2009年、サブリーンは15歳で亡くなった。その直前、たくさんの絵と、次の言葉を残した。
「私は死にます。でも、幸せでした」
チョコ募金については「私は死んでしまうけれど、ほかの病気の子どもたちが助かるなら、私はうれしい」と語った。ぼくは、日本で訃報を聞いた。とても悲しかったが、人間はなんと素敵なんだろうとも思った。そして、なぜだか「自由」という言葉を思い出した。
福沢諭吉は、「Free」の日本語として、「自由」という言葉を創作した。自由とは「自らを由とすること」と解釈したのである。

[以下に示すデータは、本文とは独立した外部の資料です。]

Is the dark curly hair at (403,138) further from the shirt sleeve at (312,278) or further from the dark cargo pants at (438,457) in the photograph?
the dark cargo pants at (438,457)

戦争の国に生まれて、貧しさに苦しみ、病気が体を蝕んだ。そんな何重もの苦難でがんじがらめになった人生なのに、ほかの病気の子どものことを考え、自らの信念をよりどころにして、ひたむきに生きた15歳の少女。こういう「自由」の形もあるのだ。
自由を声高に叫ぶ人たちは、自分の自由ばかり主張する「自分ファースト」に陥っていないだろうか。その自由は、自分とは違う相手に対して不寛容で、排他的である。そんなのは、本当の自由ではなく、自分勝手なだけだ。